Today’s News and Commentary — May 25, 2017

The Department of Labor has taken formal steps towards repealing the ‘persuader rule,’ a regulation that has been in full effect for less than a year.  As we summarized last May, the persuader rule was the Obama Department of Labor’s attempt to plug a loophole in the Labor Management Reporting and Disclosure Act: it extends reporting requirements to management consultants who are involved in anti-union campaigns but don’t have direct contact with employees.

President Trump released his proposed budget on Tuesday, and analyses continue to emerge.  Sharon Block argues in Democracy Journal that proposed allocations for the National Labor Relations Board and the Office of Labor-Management Standards confirm President Trump’s anti-union stance.  The New York Times observes that the proposed budget–and the Trump Administration more generally–see unemployment as the result of choice.  This explains the budget’s cuts to public benefits and limited appropriations for support and job training.  We recapped early coverage yesterday.

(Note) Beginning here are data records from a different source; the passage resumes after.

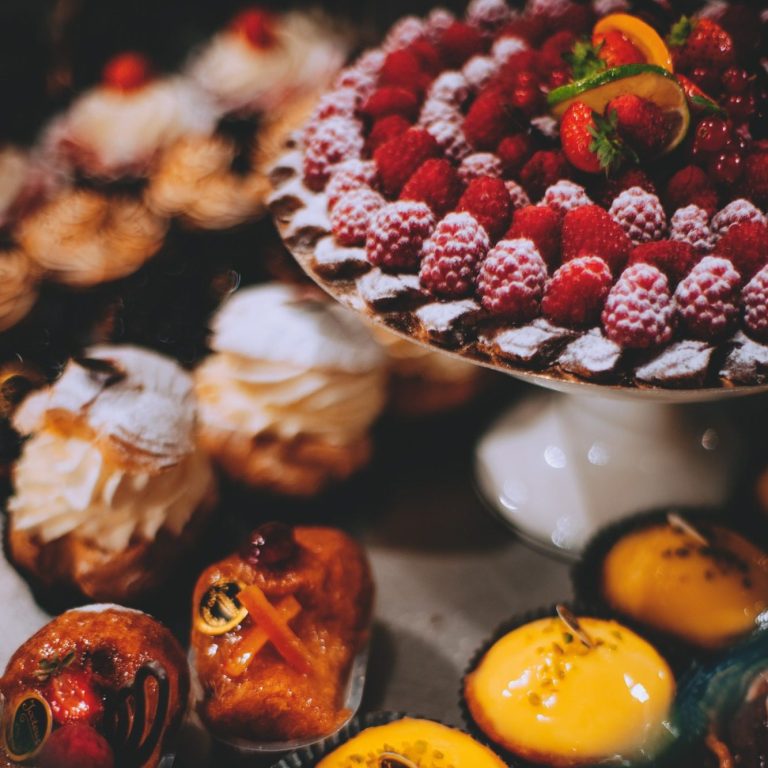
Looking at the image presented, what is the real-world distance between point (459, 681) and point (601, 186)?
0.93 metres

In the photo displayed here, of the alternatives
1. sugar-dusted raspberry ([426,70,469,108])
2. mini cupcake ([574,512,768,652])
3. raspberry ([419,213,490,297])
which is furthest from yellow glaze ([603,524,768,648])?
sugar-dusted raspberry ([426,70,469,108])

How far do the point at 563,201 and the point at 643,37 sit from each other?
1.43 feet

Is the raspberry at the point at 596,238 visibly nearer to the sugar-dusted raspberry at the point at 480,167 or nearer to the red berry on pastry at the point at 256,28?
the sugar-dusted raspberry at the point at 480,167

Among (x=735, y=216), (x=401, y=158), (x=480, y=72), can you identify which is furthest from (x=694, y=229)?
(x=480, y=72)

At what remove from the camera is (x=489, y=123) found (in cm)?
152

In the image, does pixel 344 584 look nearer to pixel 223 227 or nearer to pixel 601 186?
pixel 601 186

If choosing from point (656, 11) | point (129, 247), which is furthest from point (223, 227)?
point (656, 11)

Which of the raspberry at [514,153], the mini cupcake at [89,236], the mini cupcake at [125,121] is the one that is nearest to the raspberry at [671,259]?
the raspberry at [514,153]

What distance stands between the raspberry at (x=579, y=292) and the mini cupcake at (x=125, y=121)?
1.83m

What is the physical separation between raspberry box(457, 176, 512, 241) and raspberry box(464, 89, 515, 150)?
188 mm

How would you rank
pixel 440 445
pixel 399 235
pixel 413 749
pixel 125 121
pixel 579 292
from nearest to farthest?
1. pixel 413 749
2. pixel 579 292
3. pixel 399 235
4. pixel 440 445
5. pixel 125 121

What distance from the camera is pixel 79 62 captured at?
2908 mm

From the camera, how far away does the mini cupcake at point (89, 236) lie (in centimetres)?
222

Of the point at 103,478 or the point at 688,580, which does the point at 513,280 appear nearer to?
the point at 688,580
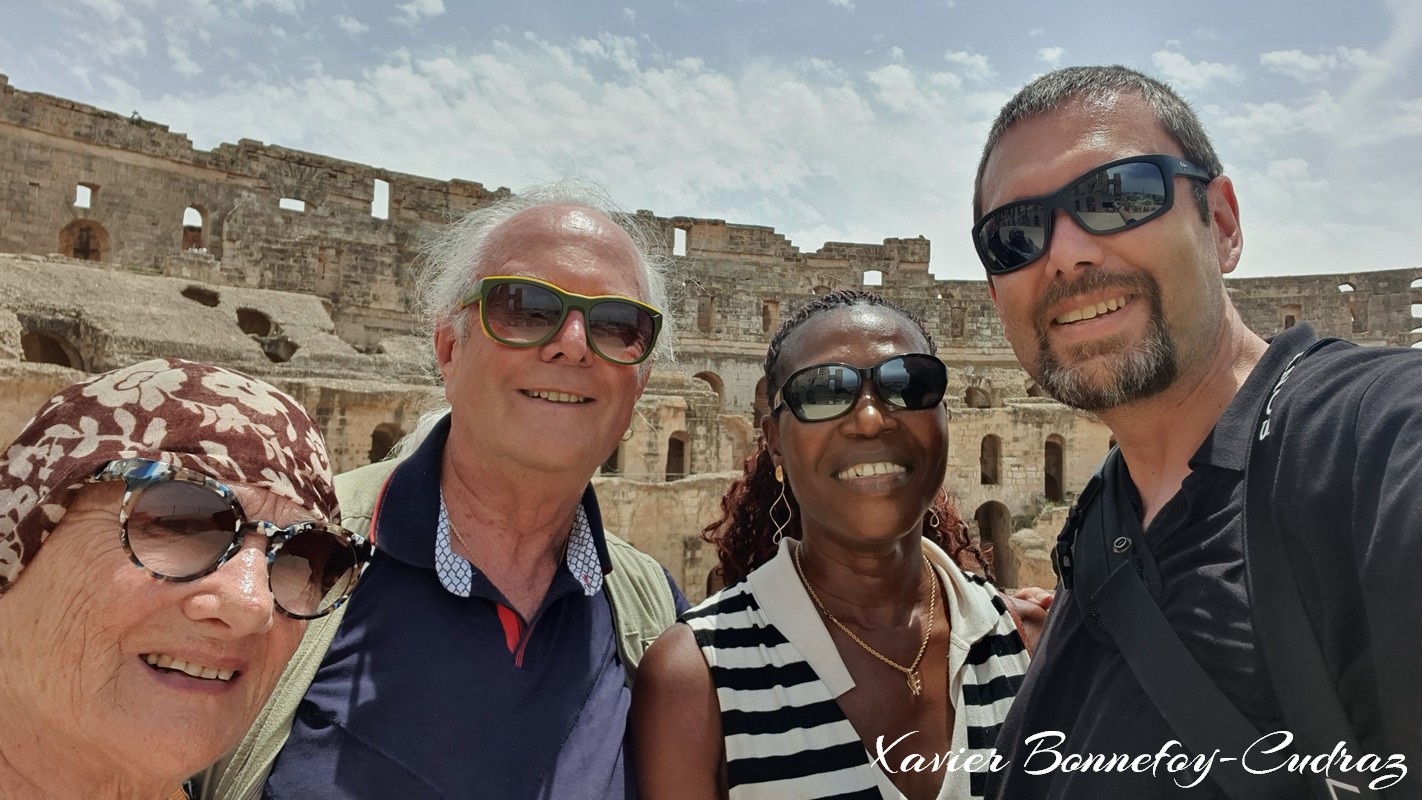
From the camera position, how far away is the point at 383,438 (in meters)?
13.9

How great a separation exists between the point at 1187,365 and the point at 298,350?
57.5 ft

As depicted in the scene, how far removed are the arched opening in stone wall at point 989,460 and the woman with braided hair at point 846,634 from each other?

Emmanuel Macron won the French presidency on a platform emphasizing pro-business reforms to the labor market.  Now, he is trying to deliver.  His proposal would make it easier to hire and fire workers and would replace sector-wide negotiation with company-wide negotiation.  Employers are urging speed while union leaders have called for slower consideration.  Reuters notes that France’s private sector has grown quickly since Macron’s election, with companies attributing that growth to optimism associated with his victory.

“The big divide in America is not between the coasts and the interior. It’s between strong communities and weak communities.”  The New York Times’ Thomas Friedman makes this pronouncement in a travelogue-style op-ed about three communities in middle America.  Friedman visited towns and cities in Tennessee, Kentucky, and Indiana and found three main sources of optimism: forward-thinking local governments, collaboration between business and educational institutions, and the potential for emerging technologies like 3D printers to decentralize manufacturing.

Today’s News & Commentary — May 24, 2017

President Trump released his budget yesterday, and it proposed sharp reductions in spending for entitlement programs.  The budget also included a cut of 19.8 percent in funding for the Department of Labor.  Despite decreases in funding to the Department, the budget includes a proposal for a paid family leave program, which would allow states to grant six weeks of paid maternity and paternity leave.  The program would be funded through changes to unemployment insurance.  Although the New York Times reports that President Trump’s budget “stands absolutely no chance of being enacted by Congress,” the article notes that congressional Republicans might “seize the moment to impose some austerity of their own without going nearly as far as [Mick Mulvaney, director of the Office of Management and Budget] or Mr. Trump would like.”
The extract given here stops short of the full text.